COAGULATION TESTS: Remember to repeat a prolonged aPTT from a peripheral lab draw prior to doing additional testing, as it is common for catheterassociated heparin contamination to cause an isolated prolonged aPTT. If it persists, perform a “mixing study” next. An equal amount of patient plasma and normal pooled plasma are mixed at a ratio of 1:1. The test “corrects” when the PT or aPTT normalizes and thus suggests a factor deficiency that improved with the addition of normal plasma. If the patient’s PT or aPTT remains prolonged and does not correct, this indicates the presence of a factor inhibitor. This information can be combined with the prior results to aid in selection of factor activities to measure as clinically directed.

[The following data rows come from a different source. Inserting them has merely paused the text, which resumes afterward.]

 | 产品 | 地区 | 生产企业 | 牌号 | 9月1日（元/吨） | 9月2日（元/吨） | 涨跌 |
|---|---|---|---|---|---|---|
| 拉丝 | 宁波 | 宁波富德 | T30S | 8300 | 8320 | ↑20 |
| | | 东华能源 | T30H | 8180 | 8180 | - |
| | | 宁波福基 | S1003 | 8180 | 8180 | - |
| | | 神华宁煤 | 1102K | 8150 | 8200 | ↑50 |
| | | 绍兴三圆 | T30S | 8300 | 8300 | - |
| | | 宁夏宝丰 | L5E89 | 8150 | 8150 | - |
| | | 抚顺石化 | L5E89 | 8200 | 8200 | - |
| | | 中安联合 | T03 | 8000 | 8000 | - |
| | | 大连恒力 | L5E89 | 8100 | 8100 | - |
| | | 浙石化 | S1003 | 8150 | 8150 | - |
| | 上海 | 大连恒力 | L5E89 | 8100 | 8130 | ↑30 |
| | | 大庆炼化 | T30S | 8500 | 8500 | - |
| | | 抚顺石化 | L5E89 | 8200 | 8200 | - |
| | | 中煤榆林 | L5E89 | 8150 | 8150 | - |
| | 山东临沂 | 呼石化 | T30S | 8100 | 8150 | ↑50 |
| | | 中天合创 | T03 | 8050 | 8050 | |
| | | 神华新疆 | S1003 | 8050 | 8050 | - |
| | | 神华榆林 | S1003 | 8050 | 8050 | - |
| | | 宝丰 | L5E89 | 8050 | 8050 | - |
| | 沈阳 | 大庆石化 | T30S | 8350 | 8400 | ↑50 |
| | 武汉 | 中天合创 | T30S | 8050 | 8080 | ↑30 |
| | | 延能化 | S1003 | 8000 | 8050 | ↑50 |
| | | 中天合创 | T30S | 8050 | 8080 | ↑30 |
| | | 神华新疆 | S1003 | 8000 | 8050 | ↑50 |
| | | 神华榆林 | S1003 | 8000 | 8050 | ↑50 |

OTHER HELPFUL LABS: Thrombin time measures the conversion of fibrinogen to fibrin. This lab may be helpful if there is a suspicion of anticoagulant use (direct thrombin inhibitor) or a fibrinogen disorder (Table 2).
The assessment and evaluation of the history, physical exam, and laboratory testing in a patient with a bleeding disorder are complex and multifaceted. The hematologist plays an essential role in the collection and review of these data. Management of individual conditions is outside the scope of this article; however, once a diagnosis is confirmed, management is much simplified.
Recall that if one does not at least consider the diagnosis, one will certainly fail to recognize it. The correct diagnosis is the foundation on which all management of bleeding disorders hinges. Without this cornerstone, one cannot hope to proceed to effective hemostatic control.